WEB Advent 2008 / Full-Text Searching with SQLite

I’ve evangelized SQLite a lot this year, speaking at various conferences and user groups to try encourage use and support within many web applications. So, it should be no surprise that this is the topic of my article for PHP Advent. I’m going to be covering a lesser known feature: full-text searching.

Most users are spoiled by Google and its ability to index just about everything it can get its hands on. The end result is that any popular application that wants to remain competitive has to have some way to search. There are many solutions available to application developers, such as using the native implementations within MySQL and PostgreSQL, or standalone software such as Sphinx and Lucene. These, however, can either be tricky to set up, or overkill for the purpose.

Luckily, Google have contributed some resources to SQLite in order to help. The first full-text searching implementation is available in version 3.3.8. This version provides the functionality to create a virtual table that relies on an external extension: in this case, a full-text searching algorithm for any of the text columns within the virtual table. Support for this was only enabled by default—with PDO and SQLite3—in PHP 5.3.0. Earlier versions of PHP can use the SQLite3 extension in PECL.

Creating a search index usually happens as follows:

  • Split the text into tokens.
  • Convert to lowercase.
  • Determine the root word.
  • Build the index.

Setting It All Up

SQLite provides two basic tokenizers by default, SIMPLE and PORTER. These control the way words are separated. The simple tokenizer will split text into tokens based upon spaces and punctuation. The porter tokenizer is designed for use with English and will collapse the extensions of many words to their base form. Words such as consolidate, consolidated, and consolidating will be changed to consolid.

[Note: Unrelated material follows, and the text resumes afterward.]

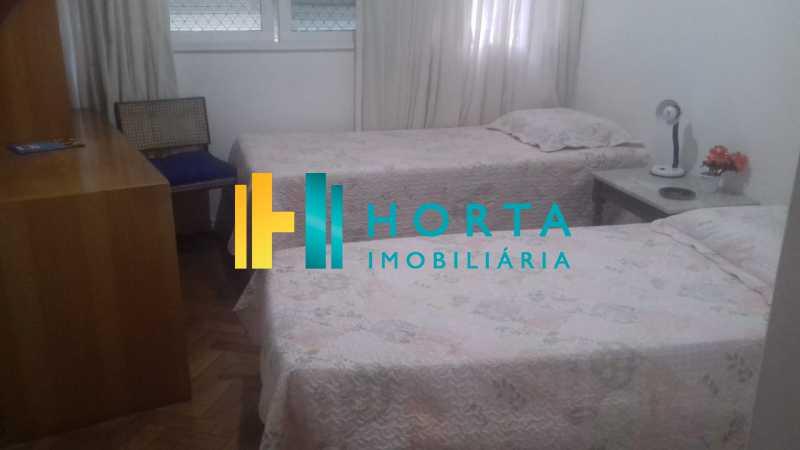 8 - Apartamento Ipanema, Rio de Janeiro, RJ À Venda, 3 Quartos, 132m² - CPAP30909 - 7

Unfortunately, there is currently no removal of stop words within SQLite, so common words such as the, of, and to will be populated within the index. This can greatly increase the size of the index and slow down searching. The simplest solution to this is to strip out the stop words manually prior to inserting the entry into the table.

Now for some code to show you how to create your first full text index. SQLite does this by creating a virtual table using the FTS3 extension. Only the text columns within this virtual table will be searchable, and the last column is used to identify which tokenizer to use.


After creating the table, you can query it using SELECT, INSERT, UPDATE, and DELETE statements. There is one caveat: no further indices can be created on the table, so simple queries will result in a full table scan.

Once you insert some data, you can try it out. For the rest of the examples in this article, I’m going to utilize all the titles from the English version of Wikipedia. There are 5,453,838 rows in my database, and with the fulltext index, it is 233 MB in size compared to 146 MB without the index.


Searching the index is done with the MATCH operator. The query can contain multiple terms, in which case it will return only rows containing all of the terms. There is also support for OR queries, which exclude terms, exact phrase matching, and prefix searching.

SELECT rowid, title FROM example WHERE title MATCH 'tea bag'
SELECT rowid, title FROM example WHERE title MATCH 'tea OR bag'
SELECT rowid, title FROM example WHERE title MATCH 'tea -bag'
SELECT rowid, title FROM example WHERE title MATCH '"tea bag"'
SELECT rowid, title FROM example WHERE title MATCH 'tea*'

Note that the OR is case sensitive, and only a single MATCH operator is allowed in a query.

Creating Snippets

In order to provide context to the matches within a search result, a snippet() function is available. This function will highlight any of the search words that were within the column in which a result was found.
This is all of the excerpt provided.